Although this was an important study in her field (sustainability and life cycle analysis) the original link to download the data is broken and there appear to be no archived versions of the dataset.

Submitted by Isabel Chadwick, Open University

Apr 6, 2015

Digital vellum and other projects to preserve digital information

Submitted by Isabel Chadwick, revised by Inna Kouper

Vint Cerf , the co-designer of the Internet architecture and Google's Vice president and Chief Internet Evangelist spoke at the 2015 American Association for the Advancement of Science’s annual meeting in San Jose, CA and warned the audience that we are faced with a forgotten generation or even a forgotten century because we don't have a regime that preserves digital information in a rational and systematic manner. Many computer files of various nature, including correspondence, entertainment, education, jobs and so on, are at risk of becoming unreadable.

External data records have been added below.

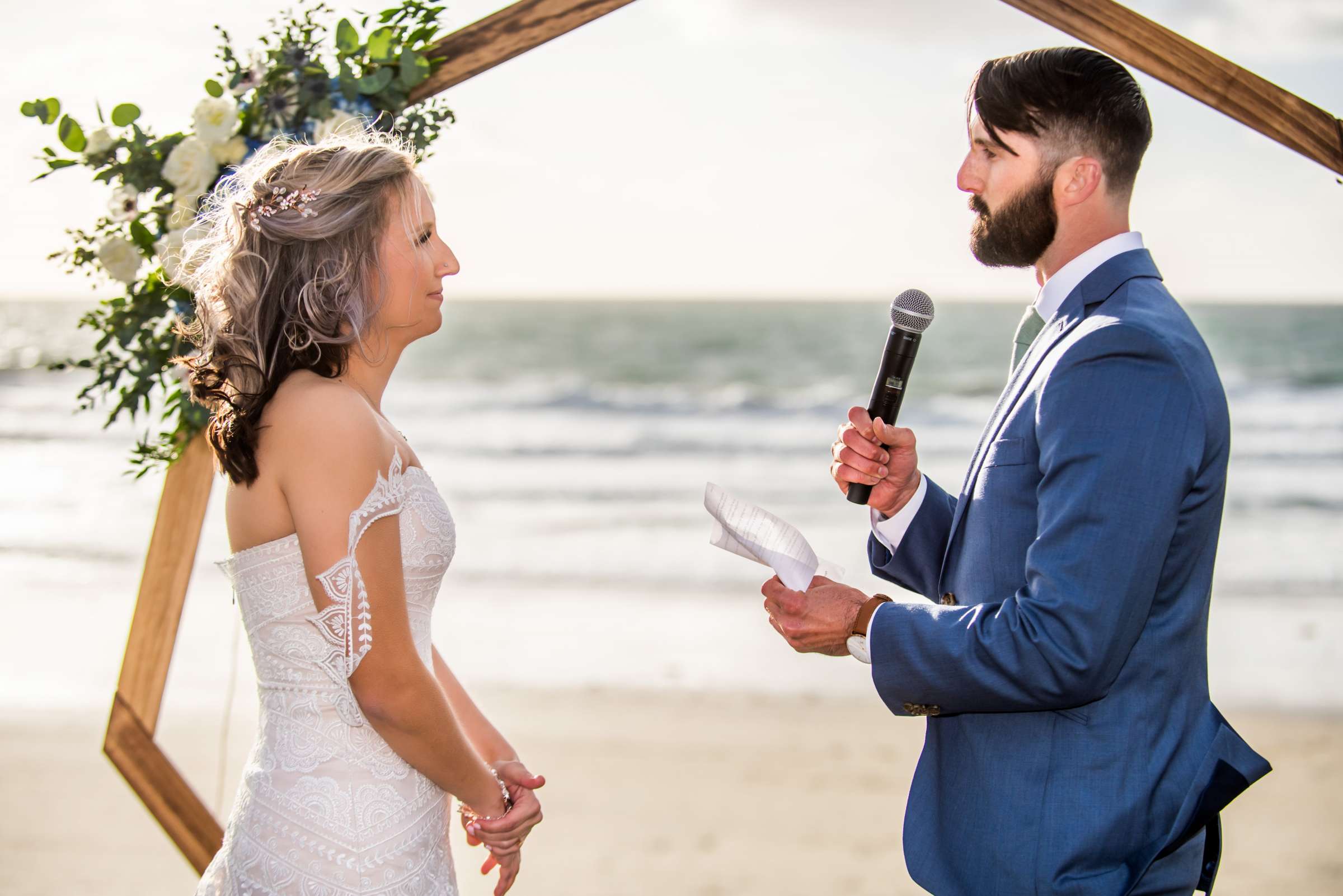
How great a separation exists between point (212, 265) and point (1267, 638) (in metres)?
6.57

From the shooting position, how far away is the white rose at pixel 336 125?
2396 mm

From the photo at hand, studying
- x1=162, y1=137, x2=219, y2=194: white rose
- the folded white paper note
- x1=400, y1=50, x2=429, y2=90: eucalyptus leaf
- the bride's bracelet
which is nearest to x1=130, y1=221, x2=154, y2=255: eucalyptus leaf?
x1=162, y1=137, x2=219, y2=194: white rose

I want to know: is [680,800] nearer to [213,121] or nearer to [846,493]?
[846,493]

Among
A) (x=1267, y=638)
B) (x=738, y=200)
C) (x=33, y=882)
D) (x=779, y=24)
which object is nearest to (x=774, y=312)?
(x=738, y=200)

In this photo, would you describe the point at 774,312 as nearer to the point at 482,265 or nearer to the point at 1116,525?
the point at 482,265

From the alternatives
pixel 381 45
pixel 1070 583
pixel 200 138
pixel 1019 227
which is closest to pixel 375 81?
pixel 381 45

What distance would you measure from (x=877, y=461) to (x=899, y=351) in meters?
0.27

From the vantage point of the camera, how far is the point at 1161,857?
1660 millimetres

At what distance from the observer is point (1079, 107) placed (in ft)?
5.83

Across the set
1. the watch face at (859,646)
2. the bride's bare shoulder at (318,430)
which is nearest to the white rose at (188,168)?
the bride's bare shoulder at (318,430)

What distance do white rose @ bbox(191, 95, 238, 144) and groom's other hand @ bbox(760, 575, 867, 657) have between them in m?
1.73

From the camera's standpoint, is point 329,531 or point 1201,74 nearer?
point 329,531

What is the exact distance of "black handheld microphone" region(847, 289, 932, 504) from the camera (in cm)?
187

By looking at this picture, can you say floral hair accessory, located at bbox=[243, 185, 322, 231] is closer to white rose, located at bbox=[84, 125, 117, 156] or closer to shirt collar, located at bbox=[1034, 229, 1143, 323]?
white rose, located at bbox=[84, 125, 117, 156]
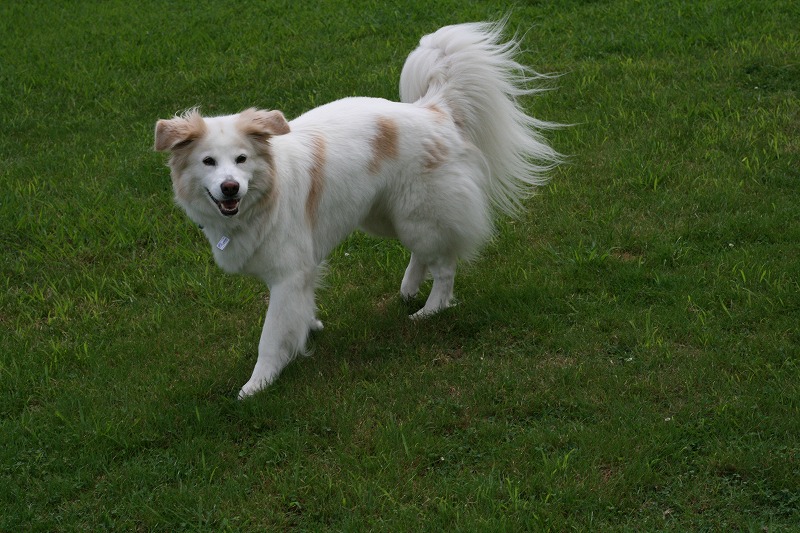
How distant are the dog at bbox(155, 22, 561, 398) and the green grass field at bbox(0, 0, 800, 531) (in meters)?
0.42

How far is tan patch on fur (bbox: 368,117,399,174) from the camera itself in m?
5.21

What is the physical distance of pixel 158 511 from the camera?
4152 millimetres

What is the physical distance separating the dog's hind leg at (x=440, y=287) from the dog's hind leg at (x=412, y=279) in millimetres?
201

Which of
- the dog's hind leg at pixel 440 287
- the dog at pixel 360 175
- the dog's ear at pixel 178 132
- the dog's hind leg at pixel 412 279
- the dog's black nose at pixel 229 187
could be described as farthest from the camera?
the dog's hind leg at pixel 412 279

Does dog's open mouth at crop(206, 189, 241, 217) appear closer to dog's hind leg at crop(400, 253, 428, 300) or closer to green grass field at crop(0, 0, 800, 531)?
green grass field at crop(0, 0, 800, 531)

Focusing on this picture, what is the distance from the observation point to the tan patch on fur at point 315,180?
16.7ft

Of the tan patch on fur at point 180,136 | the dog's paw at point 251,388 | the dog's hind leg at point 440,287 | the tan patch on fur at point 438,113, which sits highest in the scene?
the tan patch on fur at point 180,136

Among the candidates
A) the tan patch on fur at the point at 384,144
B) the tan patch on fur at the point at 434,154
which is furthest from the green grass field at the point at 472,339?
the tan patch on fur at the point at 384,144

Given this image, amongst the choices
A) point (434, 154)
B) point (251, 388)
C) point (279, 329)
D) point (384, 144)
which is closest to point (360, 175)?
point (384, 144)

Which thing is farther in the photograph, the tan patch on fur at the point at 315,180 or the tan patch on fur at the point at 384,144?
the tan patch on fur at the point at 384,144

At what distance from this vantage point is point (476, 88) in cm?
552

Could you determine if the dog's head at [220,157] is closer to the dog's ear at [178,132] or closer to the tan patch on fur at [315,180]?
the dog's ear at [178,132]

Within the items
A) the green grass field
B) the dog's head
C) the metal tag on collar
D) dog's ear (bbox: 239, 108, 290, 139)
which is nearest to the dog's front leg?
the green grass field

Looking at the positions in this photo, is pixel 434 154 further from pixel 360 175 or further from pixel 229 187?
pixel 229 187
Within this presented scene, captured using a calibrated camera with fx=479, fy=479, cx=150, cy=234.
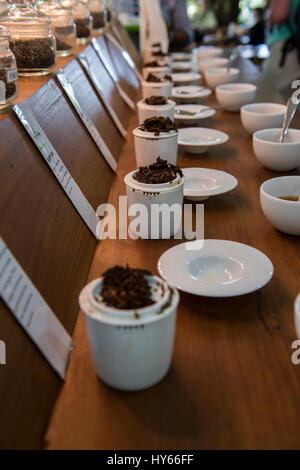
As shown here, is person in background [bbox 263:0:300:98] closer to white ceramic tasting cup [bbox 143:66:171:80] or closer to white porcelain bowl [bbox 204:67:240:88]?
white porcelain bowl [bbox 204:67:240:88]

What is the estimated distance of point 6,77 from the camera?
1.02 meters

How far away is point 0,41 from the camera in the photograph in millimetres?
1031

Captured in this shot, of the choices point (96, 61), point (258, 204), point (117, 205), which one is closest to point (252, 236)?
point (258, 204)

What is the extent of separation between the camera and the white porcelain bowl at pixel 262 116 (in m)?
1.87

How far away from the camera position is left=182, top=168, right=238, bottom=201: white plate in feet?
4.49

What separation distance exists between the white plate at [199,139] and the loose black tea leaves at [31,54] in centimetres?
62

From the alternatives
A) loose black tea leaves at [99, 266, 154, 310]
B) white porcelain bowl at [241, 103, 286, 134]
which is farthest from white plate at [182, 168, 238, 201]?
loose black tea leaves at [99, 266, 154, 310]

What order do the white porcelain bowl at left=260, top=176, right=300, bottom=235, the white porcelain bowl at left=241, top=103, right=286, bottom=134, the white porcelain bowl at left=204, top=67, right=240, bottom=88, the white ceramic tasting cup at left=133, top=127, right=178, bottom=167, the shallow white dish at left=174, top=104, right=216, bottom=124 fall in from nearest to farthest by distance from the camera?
Answer: the white porcelain bowl at left=260, top=176, right=300, bottom=235
the white ceramic tasting cup at left=133, top=127, right=178, bottom=167
the white porcelain bowl at left=241, top=103, right=286, bottom=134
the shallow white dish at left=174, top=104, right=216, bottom=124
the white porcelain bowl at left=204, top=67, right=240, bottom=88

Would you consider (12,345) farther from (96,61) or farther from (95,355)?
(96,61)

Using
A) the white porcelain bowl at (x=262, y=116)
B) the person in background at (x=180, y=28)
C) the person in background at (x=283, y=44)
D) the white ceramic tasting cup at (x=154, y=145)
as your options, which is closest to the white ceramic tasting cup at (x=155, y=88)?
the white porcelain bowl at (x=262, y=116)

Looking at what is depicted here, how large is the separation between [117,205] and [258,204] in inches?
16.2

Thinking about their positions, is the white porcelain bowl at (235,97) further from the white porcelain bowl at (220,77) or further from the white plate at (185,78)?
the white plate at (185,78)

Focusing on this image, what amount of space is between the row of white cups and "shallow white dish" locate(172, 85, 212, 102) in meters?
0.60

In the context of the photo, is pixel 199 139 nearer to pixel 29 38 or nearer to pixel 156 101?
pixel 156 101
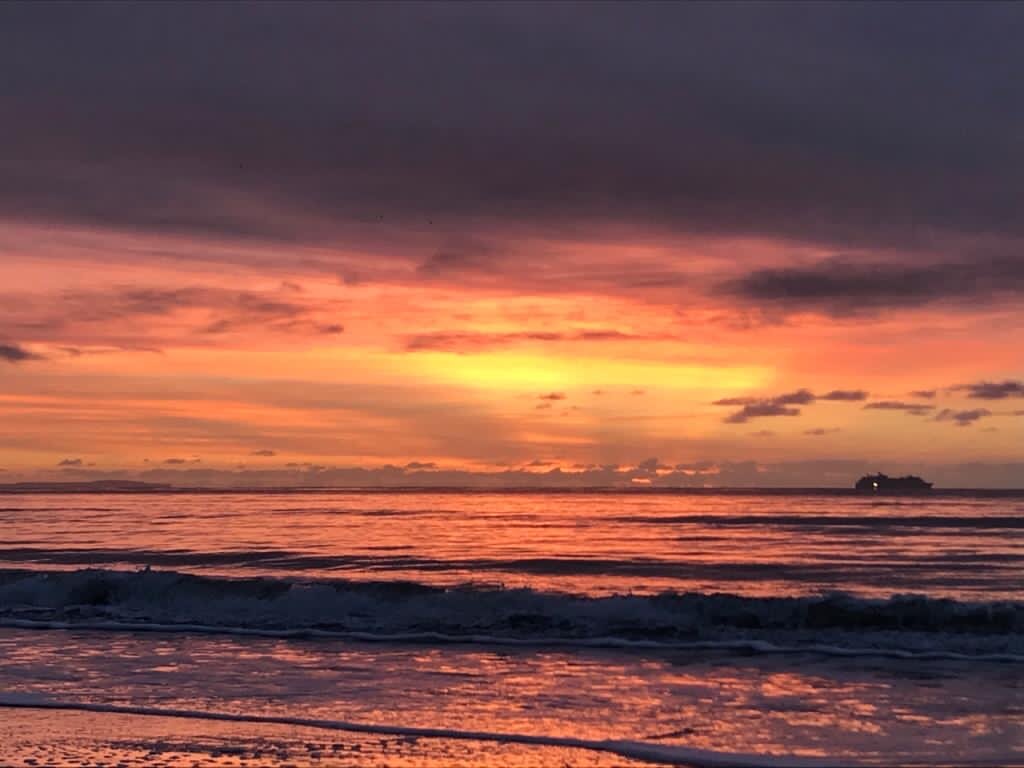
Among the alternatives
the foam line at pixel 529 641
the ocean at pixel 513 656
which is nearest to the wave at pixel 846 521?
the ocean at pixel 513 656

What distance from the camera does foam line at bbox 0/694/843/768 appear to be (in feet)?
35.0

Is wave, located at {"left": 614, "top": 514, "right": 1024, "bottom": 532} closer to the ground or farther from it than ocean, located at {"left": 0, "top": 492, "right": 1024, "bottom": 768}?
farther from it

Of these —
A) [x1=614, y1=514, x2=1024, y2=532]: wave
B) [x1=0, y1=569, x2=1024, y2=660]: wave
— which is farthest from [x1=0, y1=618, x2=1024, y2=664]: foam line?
[x1=614, y1=514, x2=1024, y2=532]: wave

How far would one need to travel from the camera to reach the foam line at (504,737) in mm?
10664

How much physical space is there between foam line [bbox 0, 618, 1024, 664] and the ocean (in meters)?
0.08

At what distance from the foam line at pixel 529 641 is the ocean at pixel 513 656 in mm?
84

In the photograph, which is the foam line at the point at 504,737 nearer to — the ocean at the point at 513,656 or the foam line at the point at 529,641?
the ocean at the point at 513,656

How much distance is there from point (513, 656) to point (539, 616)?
407 cm

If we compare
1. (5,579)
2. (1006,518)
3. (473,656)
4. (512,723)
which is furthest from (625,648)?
(1006,518)

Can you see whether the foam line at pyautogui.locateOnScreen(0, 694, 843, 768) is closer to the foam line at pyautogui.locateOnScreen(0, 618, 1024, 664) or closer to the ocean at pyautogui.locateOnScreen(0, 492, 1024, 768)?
the ocean at pyautogui.locateOnScreen(0, 492, 1024, 768)

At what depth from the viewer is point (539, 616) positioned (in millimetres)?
21875

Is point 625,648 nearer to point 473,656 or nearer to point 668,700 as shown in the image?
point 473,656

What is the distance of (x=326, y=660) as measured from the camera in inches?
680

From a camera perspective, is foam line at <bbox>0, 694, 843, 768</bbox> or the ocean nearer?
foam line at <bbox>0, 694, 843, 768</bbox>
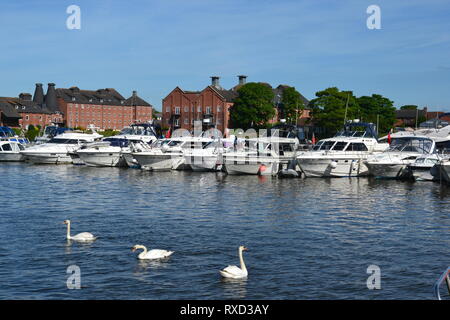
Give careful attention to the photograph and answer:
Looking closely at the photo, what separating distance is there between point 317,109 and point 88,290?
9427 centimetres

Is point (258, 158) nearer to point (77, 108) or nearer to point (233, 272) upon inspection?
point (233, 272)

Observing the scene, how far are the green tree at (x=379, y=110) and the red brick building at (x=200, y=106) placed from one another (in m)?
19.9

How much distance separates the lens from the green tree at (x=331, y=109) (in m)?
102

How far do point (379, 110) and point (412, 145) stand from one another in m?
91.7

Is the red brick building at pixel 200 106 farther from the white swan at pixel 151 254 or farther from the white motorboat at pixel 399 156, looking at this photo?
the white swan at pixel 151 254

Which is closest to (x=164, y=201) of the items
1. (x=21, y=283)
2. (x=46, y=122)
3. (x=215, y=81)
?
(x=21, y=283)

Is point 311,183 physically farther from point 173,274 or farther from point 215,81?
point 215,81

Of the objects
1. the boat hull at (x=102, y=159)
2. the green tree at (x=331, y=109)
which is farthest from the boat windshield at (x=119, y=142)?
the green tree at (x=331, y=109)

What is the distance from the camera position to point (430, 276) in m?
16.3

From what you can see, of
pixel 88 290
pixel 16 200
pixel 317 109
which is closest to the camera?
pixel 88 290

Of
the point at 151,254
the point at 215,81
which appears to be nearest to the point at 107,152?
the point at 151,254

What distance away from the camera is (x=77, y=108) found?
15975 cm

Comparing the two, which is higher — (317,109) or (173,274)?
(317,109)
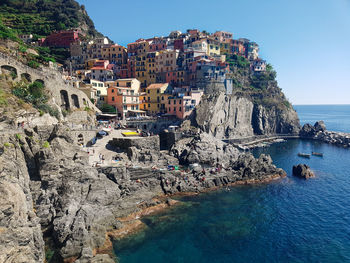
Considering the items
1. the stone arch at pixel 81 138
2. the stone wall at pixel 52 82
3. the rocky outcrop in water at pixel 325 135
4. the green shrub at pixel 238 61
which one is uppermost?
the green shrub at pixel 238 61

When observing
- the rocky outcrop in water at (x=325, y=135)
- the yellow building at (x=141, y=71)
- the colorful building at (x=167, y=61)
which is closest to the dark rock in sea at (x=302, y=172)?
the rocky outcrop in water at (x=325, y=135)

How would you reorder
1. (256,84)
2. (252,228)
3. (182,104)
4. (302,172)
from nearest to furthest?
(252,228)
(302,172)
(182,104)
(256,84)

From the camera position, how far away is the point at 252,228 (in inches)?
1124

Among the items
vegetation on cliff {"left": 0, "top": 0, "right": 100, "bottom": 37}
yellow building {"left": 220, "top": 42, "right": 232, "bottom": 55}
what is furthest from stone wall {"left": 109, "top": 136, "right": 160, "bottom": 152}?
vegetation on cliff {"left": 0, "top": 0, "right": 100, "bottom": 37}

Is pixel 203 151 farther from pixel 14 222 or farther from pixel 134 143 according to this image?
pixel 14 222

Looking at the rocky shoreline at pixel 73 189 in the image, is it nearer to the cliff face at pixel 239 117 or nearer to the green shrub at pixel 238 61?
the cliff face at pixel 239 117

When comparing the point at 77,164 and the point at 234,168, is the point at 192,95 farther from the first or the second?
the point at 77,164

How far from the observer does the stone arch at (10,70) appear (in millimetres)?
38684

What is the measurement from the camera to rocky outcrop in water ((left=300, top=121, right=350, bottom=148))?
7906 centimetres

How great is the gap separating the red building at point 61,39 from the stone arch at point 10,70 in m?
56.1

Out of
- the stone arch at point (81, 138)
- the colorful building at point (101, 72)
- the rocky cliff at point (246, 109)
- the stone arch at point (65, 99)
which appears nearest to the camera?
the stone arch at point (81, 138)

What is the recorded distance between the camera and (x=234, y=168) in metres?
46.9

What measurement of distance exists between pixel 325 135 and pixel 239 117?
35120mm

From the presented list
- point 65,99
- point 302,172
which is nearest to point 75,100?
point 65,99
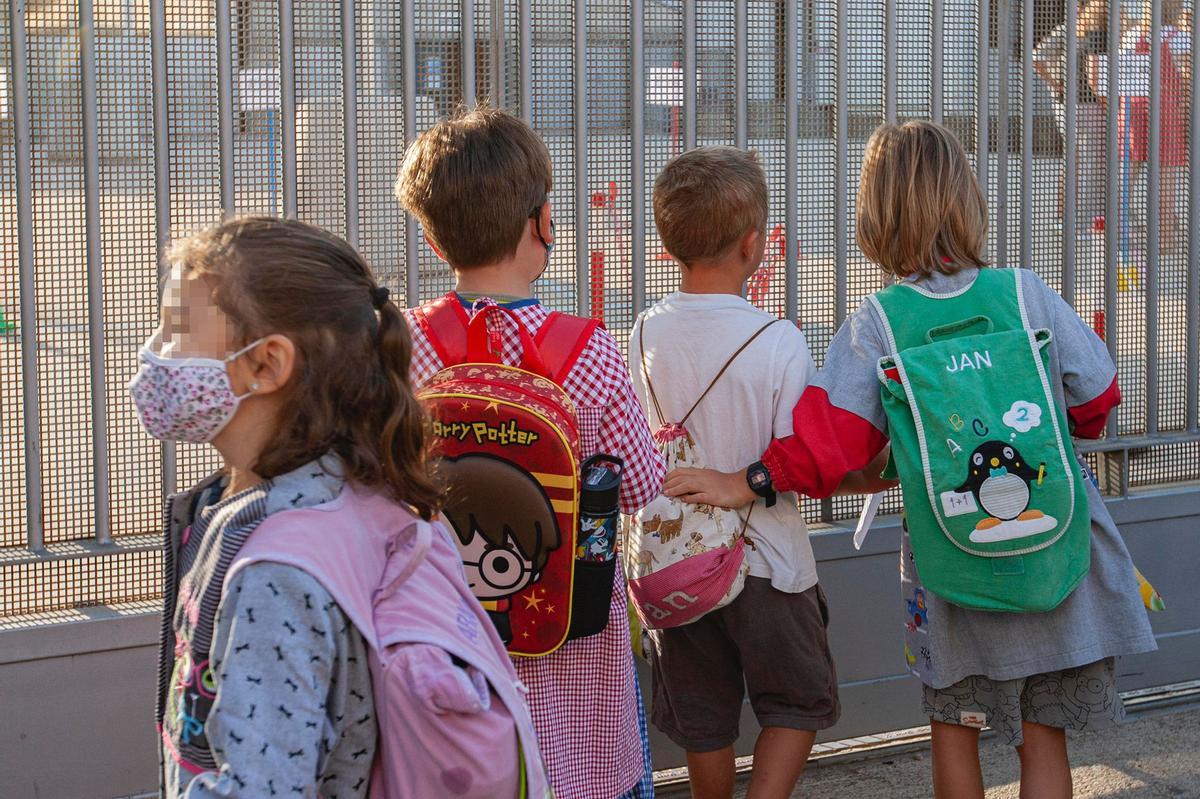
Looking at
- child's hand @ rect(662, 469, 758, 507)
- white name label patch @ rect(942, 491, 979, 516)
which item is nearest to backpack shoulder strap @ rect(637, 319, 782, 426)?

He proposed a digital vellum, a system capable of preserving the meaning of the digital objects over hundreds to thousands of years. Thinking about access to documents hundreds of years later is challenging, especially when every new technology has a risk of being incompatible with the old ones. Atari game cartridges, floppy disks, zip drives, and many other older technologies are now hard or impossible to access. One of the efforts to preserve software, games, and other executable content is Olive Executable Archive, which creates virtual machines that simulate executable environments. Unfortunately, as the project website says, “for legal reasons, the VMs are currently accessible only to our research collaborators.”

See also:

Cerf, V. Digital Vellum and the Expansion of the Internet into the Solar System, video of the similar talk at Carnegie Mellon University

Cerf, V. Digital Vellum, abstract of the talk at AAAS-2015 annual meeting

Sample, I. Google boss warns of 'forgotten century' with email and photos at risk

Gibbs, S. What is 'bit rot' and is Vint Cerf right to be worried?

Mar 30, 2015

Dedoose crash and data loss

Dedoose is a web application that supports qualitative and mixed methods research that relies on text, images, audio- videos, spreadsheets, and so on. It was developed at University of California, Los Angeles (UCLA) with support from the William T. Grant Foundation. Web accessibility coupled with cloud storage and processing are among the key features of Dedoose and its “Anytime, Anywhere, Any Internet” motto. Researchers store data on Dedoose servers and can access it from anywhere and on any platform.

On May 6, 2014, Dedoose platform crashed. The cascading system failure coincided with a full database encryption and backup and resulted in the corruption of the entire storage system. The team wrote on its blog that “data added to Dedoose up to mid-April will be recovered and restored. … we are not optimistic we will be able to recover data added to the system for roughly the 2 – 3 week window preceding the failure”. It is not clear how many and how much, but researchers lost their data on Dedoose. Some comments below from “Hazards of the Cloud: Data-Storage Service’s Crash Sets Back Researchers” illustrate the issue:

“... I lost about 20 hours of work, which isn't the end of the world, but hurts when you are trying to finish a PhD and work full time. The reason why people don't have back ups is because the back up isn't necessarily useful. The file that you work on in the program is essentially an annotated document (or audio/video file) that you select chunks as excerpts and then apply codes to, so that later you can analyze the corpus of documents for themes. The export from Dedoose is simply an excel file of the excerpts you've made, so it helps to have as a reference, but you wouldn't be able to work from it the way you can work from a word file that you've backed up.”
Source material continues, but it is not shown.